EX-8.1 6 d225717dex81.htm EX-8.1 EX-8.1

Exhibit 8.1

LOGO

November 14, 2016

Hunter Maritime Acquisition Corp.

c/o MI Management Company

Trust Company Complex, Suite 206

Ajeltake Road

P.O. Box 3055

Majuro, Marshall Islands

MH96960

 

  Re: Hunter Maritime Acquisition Corp.

Ladies and Gentlemen:

We have acted as counsel to Hunter Maritime Acquisition Corp., a company incorporated under the laws of the Republic of the Marshall Islands (the “Company”), in connection with the Company’s Registration Statement on Form F-1 (File No. 333-214058) (the “Registration Statement”) as filed publicly with the U.S. Securities and Exchange Commission (the “Commission”) on October 11, 2016, as thereafter amended or supplemented, with respect to the initial public offering (the “Offering”) of up to 17,250,000 of the Company’s units (the “Units”), each consisting of one Class A common share, $0.0001 per share (the “Common Shares”) and one-half warrant, each whole warrant entitling the holder thereof to purchase one Common Share (“Warrants”). The shares of Common Stock underlying the Warrants that are part of the Units are referred to as the “Warrant Shares”).

In formulating our opinion, we have examined such documents as we have deemed appropriate, including the Registration Statement and the prospectus of the Company included in the Registration Statement. We have also obtained such additional information as we have deemed relevant and necessary from representatives of the Company.

Based on the facts as set forth in the Registration Statement and, in particular, on the representations, covenants, assumptions, conditions and qualifications described under the


Hunter Maritime Acquisition Corp.

November 14, 2016

Page 2 of 2

 

captions “Risk Factors” and “Taxation” therein, we hereby confirm that the opinions of Seward & Kissel LLP with respect to United States federal income tax matters and Marshall Islands tax matters expressed in the Registration Statement under the captions “Taxation—United States Federal Income Tax Considerations”, “Taxation—U.S. Federal Income Taxation of Our Company”, “U.S. Federal Income Tax Consequences for Holders of Our Units”, “U.S. Federal Income Taxation of U.S. Holders”, “Taxation—U.S. Federal Income Taxation of Non-U.S. Holders”, “Taxation—Backup Withholding and Information Reporting” and “Taxation—Marshall Islands Tax Considerations” are our opinions and accurately state our views as to the tax matters discussed therein.

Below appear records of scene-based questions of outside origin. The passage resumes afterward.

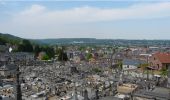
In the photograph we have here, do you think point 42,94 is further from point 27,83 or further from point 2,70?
point 2,70

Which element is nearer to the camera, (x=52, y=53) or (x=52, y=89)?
(x=52, y=89)

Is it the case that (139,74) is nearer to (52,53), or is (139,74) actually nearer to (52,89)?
(52,89)

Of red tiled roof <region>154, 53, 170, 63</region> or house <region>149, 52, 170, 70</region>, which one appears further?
red tiled roof <region>154, 53, 170, 63</region>

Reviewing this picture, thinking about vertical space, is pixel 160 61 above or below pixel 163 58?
below

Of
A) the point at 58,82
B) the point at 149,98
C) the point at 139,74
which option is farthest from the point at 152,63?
the point at 149,98

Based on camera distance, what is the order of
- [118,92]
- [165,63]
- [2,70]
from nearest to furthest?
[118,92] < [2,70] < [165,63]

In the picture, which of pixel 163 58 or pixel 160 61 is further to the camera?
pixel 163 58

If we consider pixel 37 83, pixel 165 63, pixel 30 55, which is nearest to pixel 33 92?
pixel 37 83

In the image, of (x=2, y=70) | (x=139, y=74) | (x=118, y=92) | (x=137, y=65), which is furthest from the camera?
(x=137, y=65)

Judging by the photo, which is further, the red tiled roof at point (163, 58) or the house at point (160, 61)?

Our opinions and the tax discussion as set forth in the Registration Statement are based on the current provisions of the Internal Revenue Code of 1986, as amended, the Treasury Regulations promulgated thereunder, published pronouncements of the Internal Revenue Service which may be cited or used as precedents, and case law, any of which may be changed at any time with retroactive effect. No opinion is expressed on any matters other than those specifically referred to above by reference to the Registration Statement.

We hereby consent to the filing of this opinion as an exhibit to the Registration Statement and to each reference to us and the discussions of advice provided by us under the headings “Legal Matters”, “Taxation—United States Federal Income Tax Considerations”, “Taxation—U.S. Federal Income Taxation of Our Company”, “U.S. Federal Income Tax Consequences for Holders of Our Units”, “U.S. Federal Income Taxation of U.S. Holders”, “Taxation—U.S. Federal Income Taxation of Non-U.S. Holders”, “Taxation—Backup Withholding and Information Reporting” and “Taxation—Marshall Islands Tax Considerations” in the Prospectus, without admitting we are “experts” within the meaning of the Securities Act of 1933, as amended, or the rules and regulations of the Commission thereunder with respect to any part of the Registration Statement.